* [Vorgegebener Text]
####################

Augsburger Bekenntnis — Kapitel 26: Artikel XXVI: Vom Unterschied der Speisen

Kapitel 26: Artikel XXVI: Vom Unterschied der Speisen

Abschnitt 1. Man hat vorzeiten auch in Predigten so gelehret von Unterschied der Speisen und dergleichen Traditionen, von Menschen eingesetzt, dass man dadurch Gnade verdiene und für Sünde genug tue. Aus dem Grunde hat man täglich neue Fasten, neue Zeremonien, neue Orden und dergleichen erdacht und hat auf solche Dinge heftig und eng gedrungen, als seien solche Dinge nötige Gottesdienste, dass man dadurch Gnade verdiene; und es falle grosse Sünde vor, wo man solches unterlasse. Daraus sind viele schädliche Irrtümer in der Kirche gefolget. Erstlich dadurch ist die Gnade Christi und die Lehre vom Glauben verdunkelt, welche uns das Evangelium mit grossem Ernst vorhält und treibet, dass man das Verdienst Christi hoch und teuer achte und wisse, dass der Glaube an Christum hoch und weit über alle Werke zu setzen sei. Darum hat Paulus heftig wider das Gesetz Mosis und menschliche Traditionen gestritten, dass wir lernen sollen, dass wir vor Gott nicht fromm werden aus unsern Werken, sondern allein durch den Glauben an Christum; und Gnade erlangen, wenn wir glauben, dass wir um Christi willen in Gnade empfangen werden, und nicht durch äusserliche Werke und Gottesdienste, von Menschen erdacht.

####################

* [Bereitgestellte Daten]
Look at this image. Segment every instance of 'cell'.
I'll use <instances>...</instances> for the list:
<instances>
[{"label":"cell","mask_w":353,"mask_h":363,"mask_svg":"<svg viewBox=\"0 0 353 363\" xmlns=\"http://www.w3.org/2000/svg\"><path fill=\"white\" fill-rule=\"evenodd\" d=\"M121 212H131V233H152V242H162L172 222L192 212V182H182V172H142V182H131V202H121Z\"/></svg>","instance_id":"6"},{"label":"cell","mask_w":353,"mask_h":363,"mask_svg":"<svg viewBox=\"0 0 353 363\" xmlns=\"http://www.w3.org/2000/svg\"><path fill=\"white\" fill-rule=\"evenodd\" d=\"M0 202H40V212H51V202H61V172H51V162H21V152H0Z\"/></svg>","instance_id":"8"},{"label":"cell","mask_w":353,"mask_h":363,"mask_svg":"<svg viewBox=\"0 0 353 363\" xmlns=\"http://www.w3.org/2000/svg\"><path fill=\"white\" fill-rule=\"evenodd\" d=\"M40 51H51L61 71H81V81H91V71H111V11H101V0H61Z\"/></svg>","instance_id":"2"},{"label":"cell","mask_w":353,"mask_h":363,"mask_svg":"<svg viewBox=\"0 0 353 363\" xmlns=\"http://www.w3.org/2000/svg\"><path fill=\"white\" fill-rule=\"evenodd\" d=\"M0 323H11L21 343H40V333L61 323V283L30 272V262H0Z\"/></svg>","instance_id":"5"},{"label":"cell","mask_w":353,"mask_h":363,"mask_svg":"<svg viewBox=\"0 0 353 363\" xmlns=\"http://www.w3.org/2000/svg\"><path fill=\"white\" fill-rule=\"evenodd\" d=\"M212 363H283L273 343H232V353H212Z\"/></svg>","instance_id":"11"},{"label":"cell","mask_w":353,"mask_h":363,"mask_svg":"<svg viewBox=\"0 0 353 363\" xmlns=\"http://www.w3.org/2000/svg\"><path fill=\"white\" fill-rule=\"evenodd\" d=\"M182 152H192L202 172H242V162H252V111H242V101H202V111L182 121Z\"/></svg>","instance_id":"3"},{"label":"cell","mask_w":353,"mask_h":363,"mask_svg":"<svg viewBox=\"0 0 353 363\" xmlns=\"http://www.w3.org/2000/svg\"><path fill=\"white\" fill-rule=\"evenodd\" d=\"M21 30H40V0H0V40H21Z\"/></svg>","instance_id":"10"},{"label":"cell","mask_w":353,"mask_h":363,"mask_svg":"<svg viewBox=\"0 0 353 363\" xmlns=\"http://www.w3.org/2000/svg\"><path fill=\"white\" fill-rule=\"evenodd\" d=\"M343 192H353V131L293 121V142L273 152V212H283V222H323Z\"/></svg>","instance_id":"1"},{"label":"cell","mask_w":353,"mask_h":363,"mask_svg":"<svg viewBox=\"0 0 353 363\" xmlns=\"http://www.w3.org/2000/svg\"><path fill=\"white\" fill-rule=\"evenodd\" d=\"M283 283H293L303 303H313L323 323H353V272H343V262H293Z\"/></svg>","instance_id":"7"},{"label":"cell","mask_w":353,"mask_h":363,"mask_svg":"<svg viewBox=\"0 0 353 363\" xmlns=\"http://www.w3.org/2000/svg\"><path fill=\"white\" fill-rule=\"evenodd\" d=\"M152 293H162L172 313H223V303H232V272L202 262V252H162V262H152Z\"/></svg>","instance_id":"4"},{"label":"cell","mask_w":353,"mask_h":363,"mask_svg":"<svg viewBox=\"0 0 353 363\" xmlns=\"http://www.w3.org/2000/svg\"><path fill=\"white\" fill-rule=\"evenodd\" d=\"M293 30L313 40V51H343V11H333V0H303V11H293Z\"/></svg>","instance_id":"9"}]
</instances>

####################

* [Arbeitsauftrag] Kopiere den Text über den Unterschied der Speisen vollständig und ohne jede Änderung. Die Daten stammen aus einer anderen Quelle als der Text über den Unterschied der Speisen.

* [Antwortfeld]
Augsburger Bekenntnis — Kapitel 26: Artikel XXVI: Vom Unterschied der Speisen

Kapitel 26: Artikel XXVI: Vom Unterschied der Speisen

Abschnitt 1. Man hat vorzeiten auch in Predigten so gelehret von Unterschied der Speisen und dergleichen Traditionen, von Menschen eingesetzt, dass man dadurch Gnade verdiene und für Sünde genug tue. Aus dem Grunde hat man täglich neue Fasten, neue Zeremonien, neue Orden und dergleichen erdacht und hat auf solche Dinge heftig und eng gedrungen, als seien solche Dinge nötige Gottesdienste, dass man dadurch Gnade verdiene; und es falle grosse Sünde vor, wo man solches unterlasse. Daraus sind viele schädliche Irrtümer in der Kirche gefolget. Erstlich dadurch ist die Gnade Christi und die Lehre vom Glauben verdunkelt, welche uns das Evangelium mit grossem Ernst vorhält und treibet, dass man das Verdienst Christi hoch und teuer achte und wisse, dass der Glaube an Christum hoch und weit über alle Werke zu setzen sei. Darum hat Paulus heftig wider das Gesetz Mosis und menschliche Traditionen gestritten, dass wir lernen sollen, dass wir vor Gott nicht fromm werden aus unsern Werken, sondern allein durch den Glauben an Christum; und Gnade erlangen, wenn wir glauben, dass wir um Christi willen in Gnade empfangen werden, und nicht durch äusserliche Werke und Gottesdienste, von Menschen erdacht.